Başımızı iki elimizin arasına koyup düşünelim. Hakîkaten bu kavramın mânâsını, muhteviyâtını derinlemesine düşünüp içselleştirebiliyor muyuz? Bu kavramın hayâtımızda bir yansıması var mı? Evet, burası gerçekten tartışmalı. Pek çoğumuz bu kavramı ya dil alışkanlığından, ezber olarak ya da gereğini yerine getiremeyeceğimiz bir söze kılıf olarak kullanıyoruz. Bu da kavramın altının oyulup, içinin boşaltılarak mânâsının zıddı bir mâhiyete bürünmesine kapı aralıyor.
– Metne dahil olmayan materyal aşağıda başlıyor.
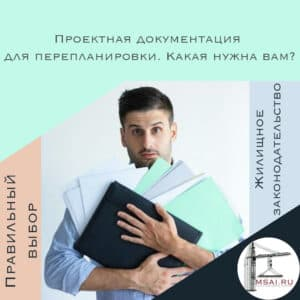 Read more about the article Проектная документация для перепланировки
Öyle olmasa aklı başında bir mü'min, son derece tehlikeli olan, “Bu işler inşallahla, maşallahla olmaz.” cümlesini ağzından çıkarmaya cüret edebilir mi?! Maalesef bu tür lakırdıları zaman zaman duyuyoruz.
Kavramların içinin boşaltılmasının, deformasyona uğratılmasının ardında planlı bir yönlendirmenin, organize bir kötülük çalışmasının bulunduğunu da göz ardı etmemek gerekir. Sinema ve filmlerdeki “Gafur” “Şaban” gibi tiplemeler, “Kara Fatma” [Millî Mücâdele'nin kadın kahramânıdır] diyerek tesettürlü bir hanımı hamam böceğine benzetmeler, işte böyle hastalıklı bir zihniyetin ürünüdür. “Dilimiz, kimliğimizdir.” Bilerek veya bilmeyerek kavramların genetiğiyle oynanması, dilin rûhuna, tasavvur dünyâmızın yapı taşlarına telâfîsi mümkün olmayan yaralar açarak darbe vurmaktır, bu ise şüphesiz çok büyük bir vebâldir.
İnşallah Ne Demek?
İnşâallah, bütün işlerin, edip eylemelerin Allâhü Teâlâ'nın dilemesine dayandığını, O'nun irâdesine bağlı olarak gerçekleştiğini, gerçekleşeceğini, ya da gerçekleşmeyeceğini ifâde etmek için söylenen, îmânî-itikâdî sözdür. “Allâhu Teâlâ izin verirse” anlamına gelir. Cenâb-ı Mevlâmız Kehf Sûre-i Celîlesi, 23-24. Âyet-i Kerîmelerinde buyuruyor: “Allah izin verirse” demeden hiçbir şey için, “Şu işi yarın yapacağım” deme! Unuttuğun takdirde Rabb'ini an ve “Umarım Rabbim bana, doğruya bundan daha yakın yolu gösterir” de.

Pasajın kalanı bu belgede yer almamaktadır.